Texture¶
You can use a Texture force field to create an arbitrarily complicated force field, which force in the three directions is color coded. Red is coding for the X-axis, green for the Y-axis and blue for the Z-axis (like the color of the coordinate axes in the 3D View). A value of 0.5 means no force, a value larger than 0.5 acceleration in negative axis direction (like -Z), a value smaller than 0.5 acceleration in positive axis direction (like +Z).
Options¶
- Texture mode
This sets the way a force vector is derived from the texture.
- RGB
- Uses the color components directly as the force vector components in the color encoded directions. You need an RGB texture for this, e.g. an image or a colorband. So a Blend texture without a colorband would not suffice.
- Gradient
- Calculates the force vector as the 3D-gradient of the intensity (grayscale) of the texture. The gradient vector always points to the direction of increasing brightness.
- Curl
- Calculates the force vector from the curl of the 3D-RGB texture (rotation of RGB vectors). This also works only with a color texture. It can be used for example to create a nice looking turbulence force with a color clouds texture with Perlin noise.
- Nabla
- It is the offset used to calculate the partial derivatives needed for Gradient and Curl texture modes.
- Use Object Coordinates
- Uses the emitter object coordinates (and rotation & scale) as the texture space the particles use. Allows for moving force fields, that have their coordinates bound to the location coordinates of an object.

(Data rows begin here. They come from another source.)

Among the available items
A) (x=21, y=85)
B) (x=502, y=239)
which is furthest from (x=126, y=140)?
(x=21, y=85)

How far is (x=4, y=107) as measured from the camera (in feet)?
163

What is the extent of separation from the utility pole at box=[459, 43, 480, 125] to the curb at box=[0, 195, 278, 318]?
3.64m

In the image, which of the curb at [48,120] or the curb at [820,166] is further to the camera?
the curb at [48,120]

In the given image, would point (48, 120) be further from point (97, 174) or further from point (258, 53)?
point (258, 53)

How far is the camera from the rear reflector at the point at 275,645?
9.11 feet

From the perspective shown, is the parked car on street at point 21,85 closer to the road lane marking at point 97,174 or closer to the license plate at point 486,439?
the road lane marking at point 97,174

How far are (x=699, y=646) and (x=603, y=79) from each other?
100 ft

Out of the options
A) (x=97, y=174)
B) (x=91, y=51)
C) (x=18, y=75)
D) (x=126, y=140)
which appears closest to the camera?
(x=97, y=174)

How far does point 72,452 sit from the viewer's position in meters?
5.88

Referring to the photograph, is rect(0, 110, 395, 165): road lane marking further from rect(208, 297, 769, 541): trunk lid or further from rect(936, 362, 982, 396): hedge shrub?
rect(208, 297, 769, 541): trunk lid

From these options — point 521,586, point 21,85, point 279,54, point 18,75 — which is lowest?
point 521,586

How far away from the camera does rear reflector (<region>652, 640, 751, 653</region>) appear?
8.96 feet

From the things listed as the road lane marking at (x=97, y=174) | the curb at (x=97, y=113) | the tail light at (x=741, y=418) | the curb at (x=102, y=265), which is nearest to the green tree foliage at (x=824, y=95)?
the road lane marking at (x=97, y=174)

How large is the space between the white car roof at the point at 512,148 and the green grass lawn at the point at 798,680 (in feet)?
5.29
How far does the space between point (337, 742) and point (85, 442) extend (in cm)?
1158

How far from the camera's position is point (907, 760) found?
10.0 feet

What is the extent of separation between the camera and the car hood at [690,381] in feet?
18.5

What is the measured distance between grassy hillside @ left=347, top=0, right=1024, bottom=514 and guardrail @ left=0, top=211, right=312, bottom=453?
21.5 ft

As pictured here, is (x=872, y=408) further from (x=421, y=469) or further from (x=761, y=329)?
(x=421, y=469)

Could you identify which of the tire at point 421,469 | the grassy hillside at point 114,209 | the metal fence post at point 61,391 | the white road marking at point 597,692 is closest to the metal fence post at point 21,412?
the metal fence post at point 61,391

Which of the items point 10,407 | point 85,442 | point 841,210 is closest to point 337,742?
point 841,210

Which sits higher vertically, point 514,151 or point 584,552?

- Root Texture Coordinates
- This is useful for hair as it uses the texture force calculated for the particle root position for all parts of the hair strand.
- 2D
- The 2D button disregards the particles z-coordinate and only uses particles x&y as the texture coordinates.
Remember that only procedural texture are truly 3D.
Examples¶
- A single colored texture (0.5, 0.0, 0.5) creates a force in the direction of the positive Y-axis, e.g. hair is orientated to the Y-axis.
- A blend texture with colorband can be used to created a force “plane”. E.g. on the left side (0.5, 0.5, 0.5), on the right side (1.0, 0.5, 0.5) you have a force plane perpendicular to XY (i.e. parallel to Z). If you use an object for the coordinates, you can use the object to push particles around.
- An animated wood texture can be used to create a wave like motion.